I’m shaking now, even as Alexei holds me tighter. The wound in my side hurts and I wince but I don’t want to pull away.

“It’s okay,” he says even though he’s the one who almost died, even though I should be comforting him.

“I’m sorry,” I say, because it’s what I always say. To Jamie and my grandpa and the world. I’m always sorry. Because the world broke a long time ago, and it was my fault. This is my fault, too. I just know it. And I have no idea how to fix it. “I’m sorry, Alexei.”

But, somehow, he laughs.

“I have never been drugged before. It was a new experience for me. And considering it saved my life …”

“Not for that.” I pull away and wipe my nose on my sleeve. “For my country. For how quick we were to hate you. I’m so sorry we’re so out for vengeance.”

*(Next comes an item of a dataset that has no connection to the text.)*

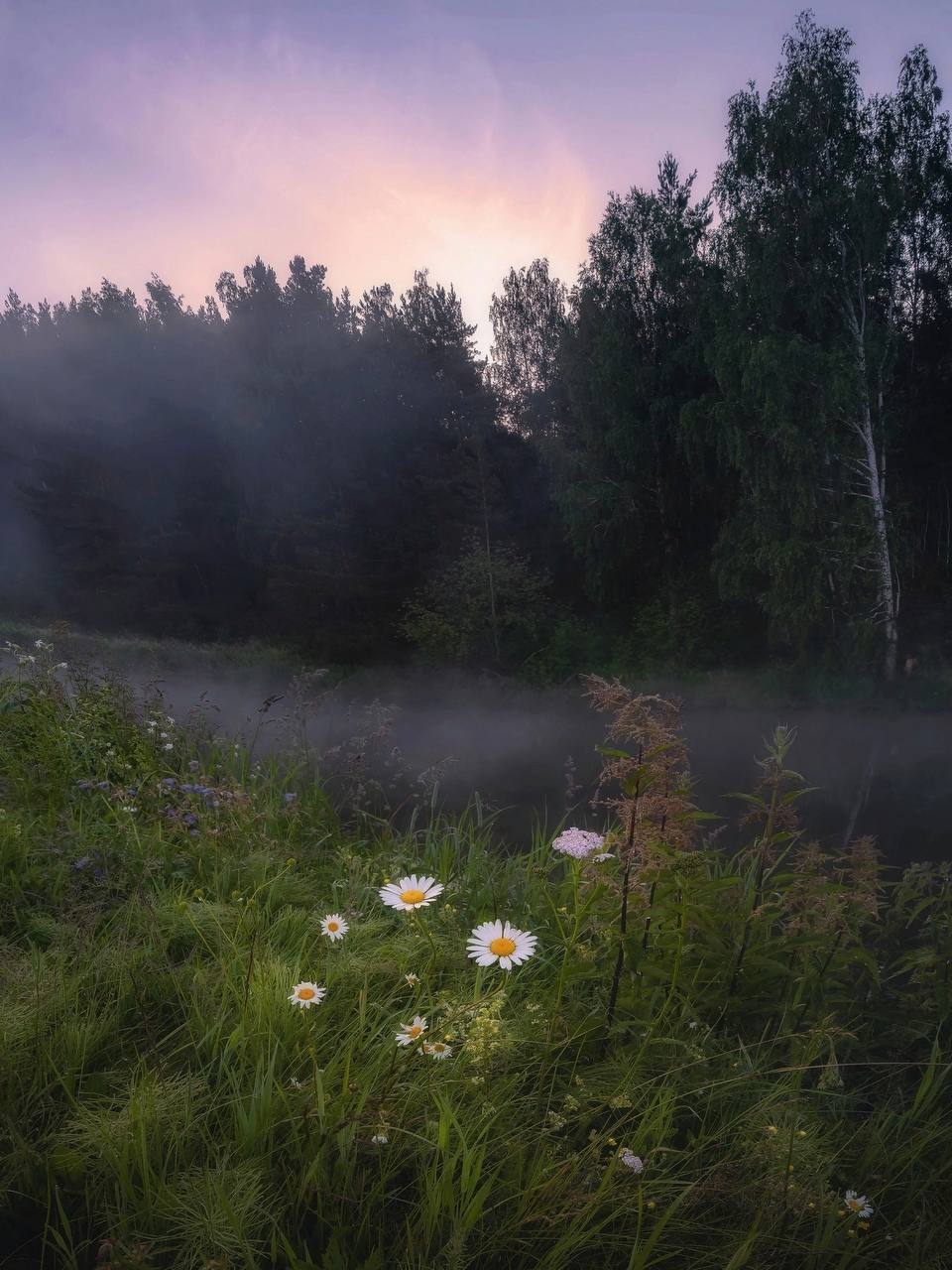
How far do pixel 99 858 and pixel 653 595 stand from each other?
665 inches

Alexei is silent for too long. Even in his arms, I can feel his stare. “Are you not out for vengeance, Gracie?”

I push away from him and put my hand on my side, hurting. “Not from you.”

I don’t talk about the Scarred Man or the Society, the prime minister or whatever villain is still out there, unknown and unnamed.

Vengeance is like gravity for me. Always present, pulling me in a direction that I can no longer feel. It is simply the fact of my life, of who I am. Someday, though, I’m going to break free. And when that happens, I may very well just float away.

Alexei leans down and turns on one of Noah’s father’s lanterns. Its yellow glow fills the cave. Shadows dance across the walls. Overhead, a small sliver of rapidly darkening sky is the only thing that reminds me that there is a world out there, beyond the safety of this stone cocoon.

“It’s getting late,” he says. “You should go home. It would not do for your grandfather and Jamie to worry.”

“What about you?”

“What about me?”

“I mean, should someone tell your dad that you’re okay?” The dad who wanted to throw Alexei to the wolves just this morning.

“Everyone at the embassy will know I wasn’t in the car. They will feel nothing but relief.”